When are two proofs of essentially different?
Some theorems can be proved in many different ways. That is different in the informal sense. It isn’t immediately clear how to make this more precise.
We could imagine there is a whole ‘homotopy’ theory of proofs, but before we do so we need to understand when two proofs are essentially the same or essentially different.
On one end of the spectrum, proofs can just be syntactically different but we feel they have ‘the same content’.
We can think type-theoretically, and say two proofs are the same when their denotations (normal forms) are the same. This is obviously better than just asking for syntactical equality or apartness. It does mean we’d like some sort of intuitionistic/type-theoretic foundation since a naive classicial foundations makes all normals forms equivalent.
We can also look at what assumptions are made in the proof. I.e. one of the proofs might use the Axiom of Choice, while the other does not. An example is the famous nonconstructive proof of the irrationality of ab which turns out to have a constructive proof as well.
If we consider proofs as functorial algorithms we can use mono-Anabelian transport to distinguish them in some case. [LINK!]
We can also think homotopy type-theoretically and ask when two terms of a type are equal in the HoTT sense.
With the exception of the mono-anabelian transport one—all these suggestions of ‘don’t go deep enough’, they’re too superficial.
Phase transitions and insights, Hopfield Networks & Ising Models
(See also my shortform on Hopfield Networks/ Ising models as mixtures of causal models)

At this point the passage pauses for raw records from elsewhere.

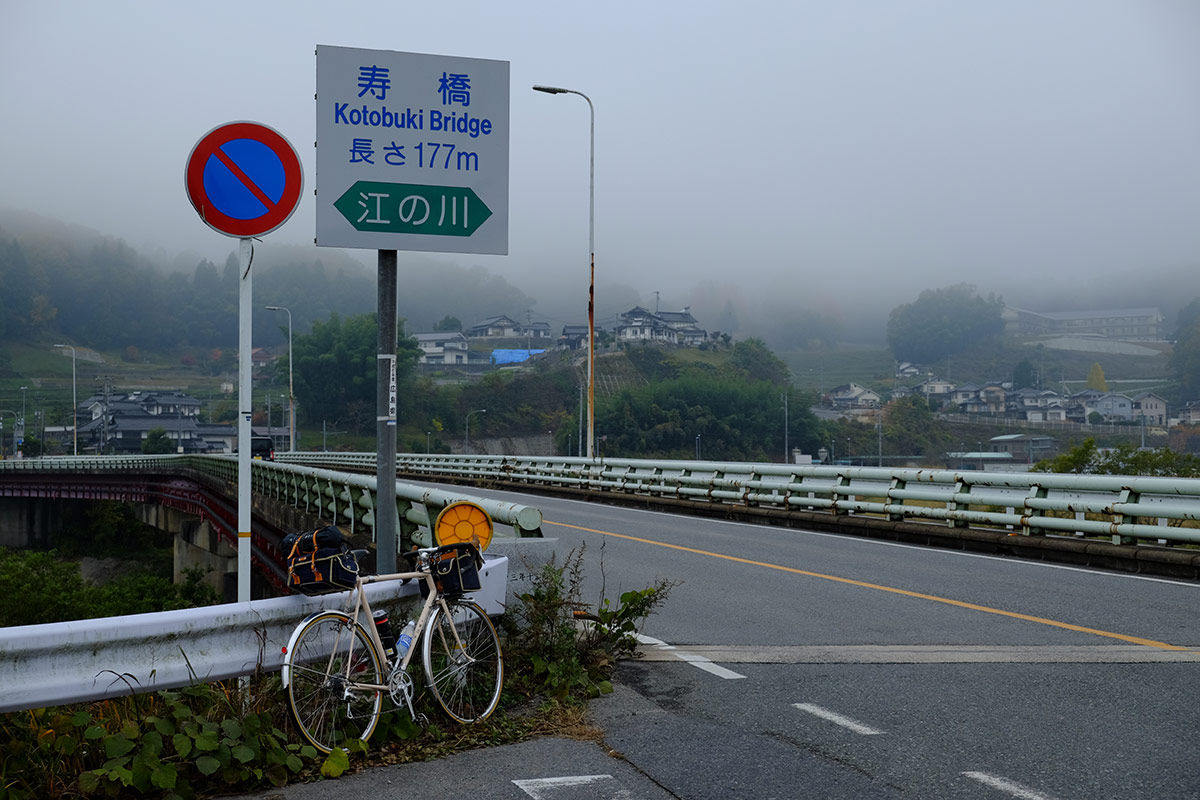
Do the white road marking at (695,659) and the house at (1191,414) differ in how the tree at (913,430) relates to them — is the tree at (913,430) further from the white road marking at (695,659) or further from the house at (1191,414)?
the white road marking at (695,659)

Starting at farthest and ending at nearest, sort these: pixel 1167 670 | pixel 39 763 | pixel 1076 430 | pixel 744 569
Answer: pixel 1076 430 → pixel 744 569 → pixel 1167 670 → pixel 39 763

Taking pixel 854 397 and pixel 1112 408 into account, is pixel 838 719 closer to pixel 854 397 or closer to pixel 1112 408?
pixel 1112 408

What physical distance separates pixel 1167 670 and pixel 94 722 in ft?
21.5

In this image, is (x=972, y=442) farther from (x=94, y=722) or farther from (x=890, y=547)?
(x=94, y=722)

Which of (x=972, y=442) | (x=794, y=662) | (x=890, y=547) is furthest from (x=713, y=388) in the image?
(x=794, y=662)

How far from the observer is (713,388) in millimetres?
120750

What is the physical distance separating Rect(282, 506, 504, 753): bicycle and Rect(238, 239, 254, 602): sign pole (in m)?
0.58

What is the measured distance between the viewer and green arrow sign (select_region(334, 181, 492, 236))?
22.7ft

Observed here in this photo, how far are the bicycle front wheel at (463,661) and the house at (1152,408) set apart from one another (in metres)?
114

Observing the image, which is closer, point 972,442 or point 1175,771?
point 1175,771

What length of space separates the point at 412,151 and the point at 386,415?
1785 mm

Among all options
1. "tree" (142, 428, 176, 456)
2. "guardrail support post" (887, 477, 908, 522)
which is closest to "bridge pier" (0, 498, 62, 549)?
"tree" (142, 428, 176, 456)

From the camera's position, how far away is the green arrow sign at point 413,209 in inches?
273

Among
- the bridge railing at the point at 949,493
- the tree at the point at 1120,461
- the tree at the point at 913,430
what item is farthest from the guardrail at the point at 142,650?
the tree at the point at 913,430
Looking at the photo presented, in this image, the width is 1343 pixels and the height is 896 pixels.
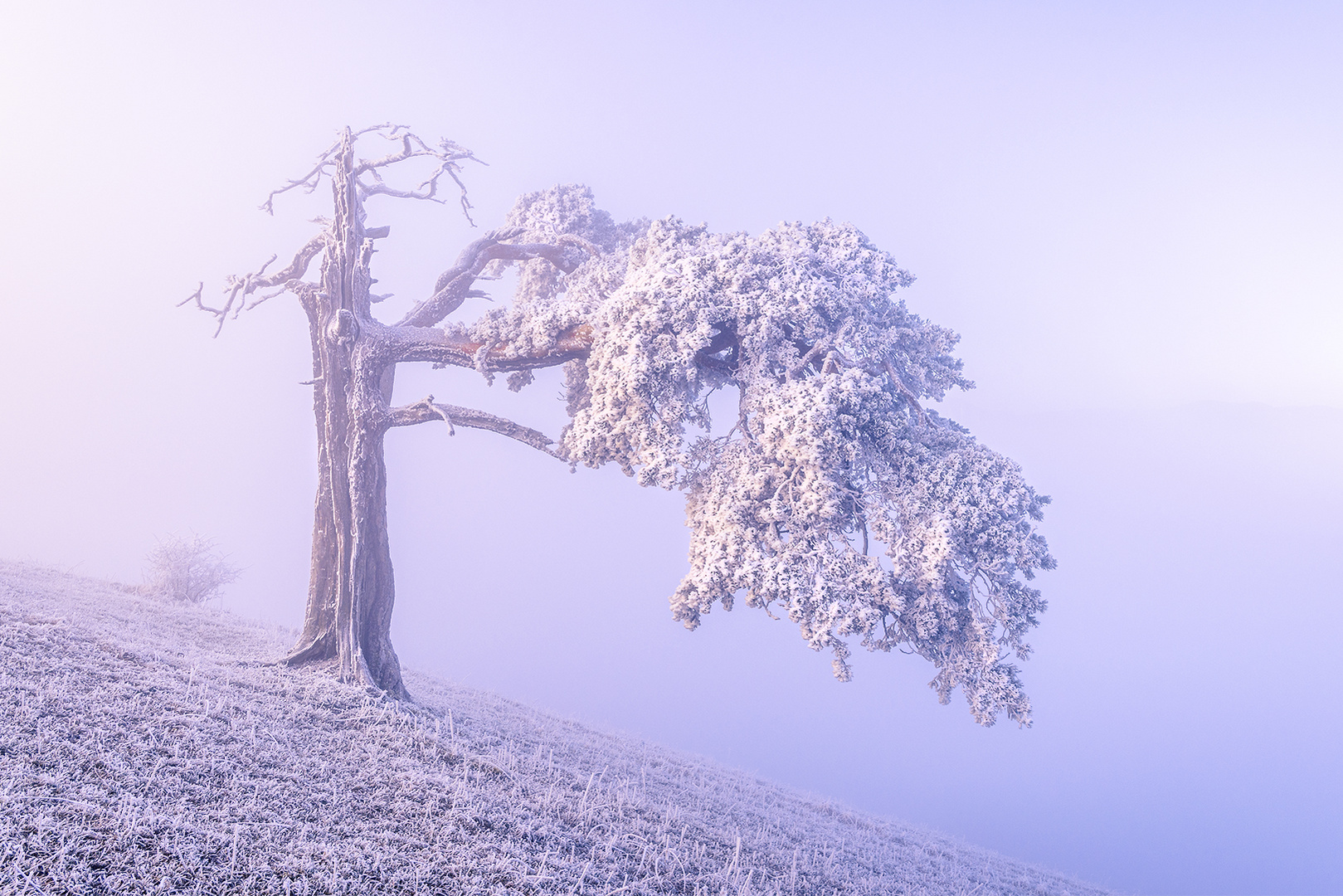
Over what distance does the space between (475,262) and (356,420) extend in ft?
17.8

Modern ML models famously show some sort of phase transitions in understanding. People have been especially fascinated by the phenomenon of ’grokking, see e.g. here and here. It suggests we think of insights in terms of phase transitions, critical points etc.
Dedeo & Viteri have an ingenious variation on this idea. They consider a collection of famous theorems and their proofs formalized in a proof assistant.
They then imagine these proofs as a giant directed graph and consider a Boltzmann distributions on it. (so we are really dealing with an Ising model/ Hopfield network here). We think of this distribution as a measure of ‘trust’ both trust in propositions (nodes) and inferences (edges).
The proofs of these famous theorems break up into ‘abductive islands’. They have natural modularity structure into lemmas.
One could hypothesize that insights might correspond somehow to these islands.
Final thoughts
I like the idea that a mathemathetical insight might be something like an island of deductively & abductively tightly clustered propositions.
Some questions:
How does this fit into the ‘Natural Abstraction’ - especially sufficient statistics?
How does this interact with Schmidthuber’s Powerplay?
EDIT: The separation property of Ludics, see e.g. here, points towards the point of view that proofs can be distinguished exactly by suitable (counter)models.